Butterfill noted that funds going into these Bitcoin ETFs have witnessed a total of $749 million in negative flow so far this week. The figure coincides with Grayscale’s GBTC outflow surpassing the $12 billion threshold, as depicted in the chart accompanying Butterfill’s tweet.
Grayscale outflows are greater than the slowing inflows from new bitcoin ETF issuers by the largest amount since launch. Net outflows from US issuers total US$749m so far this week. pic.twitter.com/Z3Uge8VR32— James Butterfill (@jbutterfill) March 21, 2024
Market statistics have shown that Grayscale has not seen a single day of positive flow since listing an ETF on January 11. On the other hand, other Bitcoin ETF issuers like BlackRock, Fidelity, and Valkyrie continue to reign with an influx of funds. Their inflows have enabled the U.S. Bitcoin spot ETF market space to peak at $12.1 billion last week despite Grayscale’s continuous draining.

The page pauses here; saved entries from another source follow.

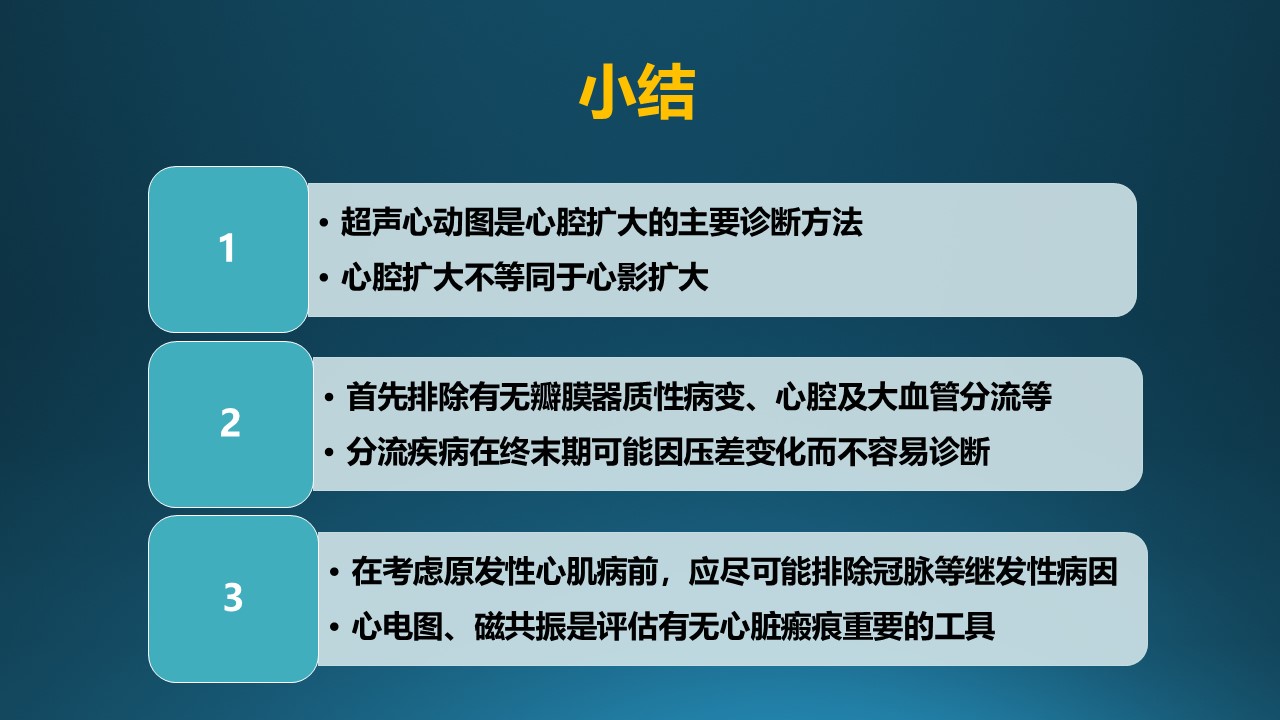 小结

1

• 超声心动图是心腔扩大的主要诊断方法
• 心腔扩大不等同于心影扩大

2

• 首先排除有无瓣膜器质性病变、心腔及大血管分流等
• 分流疾病在终末期可能因压差变化而不容易诊断

3

• 在考虑原发性心肌病前，应尽可能排除冠脉等继发性病因
• 心电图、磁共振是评估有无心脏瘢痕重要的工具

However, the U.S. Bitcoin spot ETF market is facing challenges as Bitcoin’s value has dipped. In particular, inflows to the ETFs have lowered considerably, making them unable to counterbalance Grayscale’s continuous outpouring. On Monday, the ETFs witnessed the first negative flow of $154 million since March 1. On Tuesday and Wednesday, $326.2 million and $261.6 million outflows were similarly recorded. Essentially, the U.S. spot ETF market is witnessing the third consecutive day of net negative flows, bringing the total influx below the recent $12.1 billion peak.